QTL effect stability and selection:
- Adaptive QTLs exhibited scenario-dependent and oscillating allelic effects on yield across fields (approximately −0.16 to +0.17 t ha−1), and the frequencies of alleles favorable in favorable conditions did not increase over time (some decreased).
- Constitutive QTLs displayed more stable positive effects (about +0.10 to +0.24 t ha−1 on average), and favorable allele frequencies increased; in at least one case the unfavorable allele was eliminated.
Discussion
The study demonstrates that decades of selection for yield have indirectly targeted constitutive, physiologically simpler traits—phenology and canopy architecture—that have stable, positive effects on grain number across diverse environments. These changes improved reproductive development (more ovary cohorts, shorter ASI, more silks) and enhanced light interception at ear level, contributing to consistent gains even under heat and water deficit. In contrast, adaptive physiological traits (stomatal regulation, growth sensitivity, water-use efficiency) remained largely unchanged, showing no genomic signatures of selection, despite ample heritable variation. A plausible explanation is that allelic effects at adaptive-trait QTLs fluctuate with environmental scenarios and from year to year, producing no consistent selection pressure on a given allele in breeding programs that select primarily on mean yield across heterogeneous conditions. Consequently, while yield has improved in parallel across favorable and unfavorable scenarios, a reservoir of unexploited alleles governing adaptive traits remains. With climate change increasing the frequency of extreme stress events, leveraging this reservoir could enhance yield stability and resilience. However, because constitutive-trait improvements may be approaching biological or genetic limits (e.g., finite scope to extend vegetative duration or further optimize leaf distribution), new strategies that explicitly consider environment-dependent trait effects are warranted.
Conclusion
By integrating multi-environment phenomics, multi-site field trials, and genomic analyses across 66 years of European maize hybrids, the study links sustained yield gains (~101 kg ha−1 year−1) to shifts in phenology and canopy architecture that enhance reproductive success and light interception.
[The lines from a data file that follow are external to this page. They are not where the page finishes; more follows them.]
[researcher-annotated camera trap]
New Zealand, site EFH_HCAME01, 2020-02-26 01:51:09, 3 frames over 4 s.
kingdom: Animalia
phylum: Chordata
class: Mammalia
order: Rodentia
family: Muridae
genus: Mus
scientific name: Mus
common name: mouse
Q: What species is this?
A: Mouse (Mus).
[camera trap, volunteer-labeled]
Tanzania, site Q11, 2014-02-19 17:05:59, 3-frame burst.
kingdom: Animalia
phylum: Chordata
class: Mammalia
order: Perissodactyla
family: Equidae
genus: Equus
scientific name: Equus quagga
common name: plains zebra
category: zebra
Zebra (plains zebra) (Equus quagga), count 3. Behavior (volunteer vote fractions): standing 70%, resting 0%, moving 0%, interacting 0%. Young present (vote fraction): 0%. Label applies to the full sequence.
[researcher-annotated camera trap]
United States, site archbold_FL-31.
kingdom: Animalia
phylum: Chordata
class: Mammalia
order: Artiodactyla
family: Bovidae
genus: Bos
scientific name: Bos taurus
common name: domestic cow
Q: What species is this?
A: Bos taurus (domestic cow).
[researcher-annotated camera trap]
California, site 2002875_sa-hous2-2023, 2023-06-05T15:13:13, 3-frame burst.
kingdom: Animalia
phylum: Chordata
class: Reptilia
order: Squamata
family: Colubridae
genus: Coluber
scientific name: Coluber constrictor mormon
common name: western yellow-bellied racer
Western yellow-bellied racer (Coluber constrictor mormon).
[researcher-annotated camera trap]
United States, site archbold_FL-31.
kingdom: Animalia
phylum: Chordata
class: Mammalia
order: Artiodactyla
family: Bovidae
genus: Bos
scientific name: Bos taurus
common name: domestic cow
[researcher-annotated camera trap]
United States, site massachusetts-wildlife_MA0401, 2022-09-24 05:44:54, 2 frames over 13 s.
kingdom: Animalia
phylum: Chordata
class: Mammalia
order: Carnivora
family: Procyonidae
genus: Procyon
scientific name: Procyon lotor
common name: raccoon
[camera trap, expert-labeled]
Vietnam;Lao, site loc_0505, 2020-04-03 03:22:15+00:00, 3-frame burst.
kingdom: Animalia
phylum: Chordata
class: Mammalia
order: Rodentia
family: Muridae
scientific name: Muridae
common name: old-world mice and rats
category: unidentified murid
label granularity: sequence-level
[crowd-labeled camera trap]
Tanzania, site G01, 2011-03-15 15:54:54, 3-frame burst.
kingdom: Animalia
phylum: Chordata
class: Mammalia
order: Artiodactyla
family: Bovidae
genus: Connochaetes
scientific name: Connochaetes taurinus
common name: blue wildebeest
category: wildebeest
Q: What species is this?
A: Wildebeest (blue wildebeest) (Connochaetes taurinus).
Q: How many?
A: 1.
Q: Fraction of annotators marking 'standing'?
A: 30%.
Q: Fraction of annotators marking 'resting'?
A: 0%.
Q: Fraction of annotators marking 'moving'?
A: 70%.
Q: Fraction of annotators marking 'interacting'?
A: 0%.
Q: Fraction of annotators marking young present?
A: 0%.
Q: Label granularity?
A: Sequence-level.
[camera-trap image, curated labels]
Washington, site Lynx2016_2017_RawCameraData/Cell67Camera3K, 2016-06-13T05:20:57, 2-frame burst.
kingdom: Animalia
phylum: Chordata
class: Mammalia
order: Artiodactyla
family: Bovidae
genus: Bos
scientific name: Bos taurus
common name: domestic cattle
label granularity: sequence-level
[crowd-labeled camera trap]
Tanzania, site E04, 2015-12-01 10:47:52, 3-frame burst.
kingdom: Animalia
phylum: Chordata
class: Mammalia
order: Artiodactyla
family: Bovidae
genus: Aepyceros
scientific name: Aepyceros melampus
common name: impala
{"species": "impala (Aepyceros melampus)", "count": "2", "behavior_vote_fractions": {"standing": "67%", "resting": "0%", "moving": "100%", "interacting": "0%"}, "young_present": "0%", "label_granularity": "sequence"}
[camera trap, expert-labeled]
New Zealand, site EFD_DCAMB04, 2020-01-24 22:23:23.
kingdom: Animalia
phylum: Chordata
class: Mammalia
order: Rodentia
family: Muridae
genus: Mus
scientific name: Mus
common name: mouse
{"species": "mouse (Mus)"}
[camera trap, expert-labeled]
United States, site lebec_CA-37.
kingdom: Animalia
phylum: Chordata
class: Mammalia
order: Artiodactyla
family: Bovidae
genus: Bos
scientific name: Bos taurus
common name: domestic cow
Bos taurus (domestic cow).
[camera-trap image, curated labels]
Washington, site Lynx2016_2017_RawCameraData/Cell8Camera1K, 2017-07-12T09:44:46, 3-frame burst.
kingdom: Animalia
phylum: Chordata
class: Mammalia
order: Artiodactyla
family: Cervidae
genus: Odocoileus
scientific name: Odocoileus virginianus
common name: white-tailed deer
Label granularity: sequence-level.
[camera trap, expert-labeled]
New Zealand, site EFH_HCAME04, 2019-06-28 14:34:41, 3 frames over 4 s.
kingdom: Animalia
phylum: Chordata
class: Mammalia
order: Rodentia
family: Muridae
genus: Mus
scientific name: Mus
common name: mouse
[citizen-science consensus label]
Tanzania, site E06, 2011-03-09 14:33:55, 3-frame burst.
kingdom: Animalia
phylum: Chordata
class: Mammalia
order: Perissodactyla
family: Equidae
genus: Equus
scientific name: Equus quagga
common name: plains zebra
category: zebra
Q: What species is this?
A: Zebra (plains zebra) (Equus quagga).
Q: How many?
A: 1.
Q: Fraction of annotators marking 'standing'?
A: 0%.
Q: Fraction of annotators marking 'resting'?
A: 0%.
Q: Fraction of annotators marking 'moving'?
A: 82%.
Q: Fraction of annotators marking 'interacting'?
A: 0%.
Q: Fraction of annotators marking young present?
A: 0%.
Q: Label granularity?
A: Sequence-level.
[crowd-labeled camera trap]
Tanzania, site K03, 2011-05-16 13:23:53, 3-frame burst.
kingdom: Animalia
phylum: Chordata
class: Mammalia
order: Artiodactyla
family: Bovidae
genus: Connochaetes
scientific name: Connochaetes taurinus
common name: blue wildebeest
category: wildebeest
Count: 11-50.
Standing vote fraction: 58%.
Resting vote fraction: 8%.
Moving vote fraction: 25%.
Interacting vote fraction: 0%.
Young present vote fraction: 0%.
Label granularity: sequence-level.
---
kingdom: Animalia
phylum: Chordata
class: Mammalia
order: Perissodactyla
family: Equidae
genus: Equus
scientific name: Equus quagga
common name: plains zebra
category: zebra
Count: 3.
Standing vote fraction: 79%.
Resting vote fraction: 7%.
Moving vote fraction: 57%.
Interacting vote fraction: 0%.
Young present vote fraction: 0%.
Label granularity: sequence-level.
It finds negligible directional change and no selection signatures for adaptive physiological traits, explaining their non-selection by the instability of their yield effects across environments. The work identifies adaptive physiological traits as a potential allele reservoir for future breeding, particularly for resilience under climate change. Future research and breeding directions include: (i) incorporating selection for yield stability and resilience to extreme drought and heat; (ii) explicitly exploring the genotype × environment × management space to tailor hybrids to scenarios; (iii) integrating phenomics, modeling, and genomic prediction to select on response curves to environmental drivers; and (iv) targeting adaptive-trait QTLs with environment-specific or index-based selection to exploit untapped variation.
Limitations
The panel focused on temperate European elite germplasm and may not fully represent subtropical or tropical maize; findings need validation in other regions and heterotic groups. Only a subset of adaptive traits was measured; other physiological processes might also contribute to resilience. Some platform-derived traits rely on model inversion or simulation (e.g., stomatal conductance, intercepted light), which, despite validation, may introduce modeling assumptions. The inference of selection uses statistical scans and colocalization with published QTLs; causal loci and pleiotropy are not definitively proven. Finally, the scenario definitions and projections of QTL effects assume consistent scenario assignment and effect transferability from the diversity panel to the genetic progress panel.